In many industries today, businesses have come to the realization that being a one-trick pony doesn’t cut it anymore. Revenue diversification is necessary to thrive, and healthcare is no different. Have you ever wondered what it would be like if your practice could generate multiple forms of income?
What is revenue diversification?
Revenue diversification is the practice of creating multiple streams of revenue for your so that you’re never too dependent on any one source of income. By trying out different strategies and offering additional services, you can in turn mitigate financial risk.
Why is revenue diversification important?
The healthcare industry is rapidly changing. Trying too hard to cling to traditional models and maintain the status quo can prove damaging to a practice and over time may lead to a failing business. By focusing on new areas that naturally coincide with their core business, practices can achieve strong profit growth. The truth is that practices who invest in revenue diversification simply do better financially than those who don’t. With revenue diversification, your practice will become less reliant on needing returns from one sole area. Balance in this is important.
3 Key Benefits of Revenue Diversification
The first benefit of revenue diversification is protecting the core business. By bringing in revenue from additional services, you can help to cushion any cash flow issues you may have in your practice. Adding ancillary services can help you to weather rough financial patches, which unfortunately do come up from time to time.
Next, revenue diversification helps to accelerate growth. Offering additional and ancillary services can help your practice grow more rapidly . New patients can be attracted by the additional services you offer and may decide to stay on with your core practice as well.
Finally, revenue diversification presents new opportunities to serve your existing patients. Odds are your current patient population has healthcare needs beyond those which you are currently serving. Whereas previously they needed to go elsewhere to get those needs addressed, when you start offering additional services they can get more done in one place, likely creating a greater sense of loyalty.
How should a practice start the process of revenue diversification?

---*---

== Instructions for the task ==
Pick up the text on revenue diversification for healthcare practices after its final line and write what comes next. The data after this point has no connection to the text on revenue diversification.

---*---

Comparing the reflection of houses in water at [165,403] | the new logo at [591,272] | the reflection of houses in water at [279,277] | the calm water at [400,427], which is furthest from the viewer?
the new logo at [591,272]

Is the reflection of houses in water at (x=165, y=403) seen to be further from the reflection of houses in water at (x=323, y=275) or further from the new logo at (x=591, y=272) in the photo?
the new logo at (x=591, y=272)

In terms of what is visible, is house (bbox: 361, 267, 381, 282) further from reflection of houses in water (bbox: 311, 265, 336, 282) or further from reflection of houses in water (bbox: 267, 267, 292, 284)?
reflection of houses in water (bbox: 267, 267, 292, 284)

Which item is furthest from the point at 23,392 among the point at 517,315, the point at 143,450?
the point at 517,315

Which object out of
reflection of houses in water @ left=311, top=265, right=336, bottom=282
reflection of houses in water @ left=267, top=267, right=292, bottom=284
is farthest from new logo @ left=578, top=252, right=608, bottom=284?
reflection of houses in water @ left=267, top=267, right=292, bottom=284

---*---

== Exercise answer ==
There are many ways to implement revenue diversification in a practice. One great place to start is to rethink how you can best use office space. It’s possible there is space in your facility that you aren’t currently utilizing to its fullest potential, and this space could be rented out to a practitioner of a related service. Perhaps you can add lab or imaging services, or perhaps rehabilitation therapy. Are you an orthopedic practitioner? Why not rent some space out for strength and conditioning. Dermatologists have been doing this for years by having onsite med spas, but the possibility is there for a variety of practices and specialties. And if renting out the space isn’t attractive to you, maybe you could make the investment to extend some hours and being to offer additional urgent care services to better serve your patients and even attract new ones.
Another way to diversify your practice’s revenue is through the careful monetization of data. One way to do this is to allow a third party to pay for access to deidentified data for us in population health initiatives. Another way is to analyze your data internally to look for insights into how processes can be streamlined in order to increase revenue in that way.
Finally, can your practice itself offer any specialty healthcare services? Maybe you don’t want to rent out space but would still like to add additional options for your patients. Ancillary services are a great way to diversify your revenue streams while better serving your patients. There are a number of options, including: labs, radiology/imaging, and prescription dispensing, just to name a few.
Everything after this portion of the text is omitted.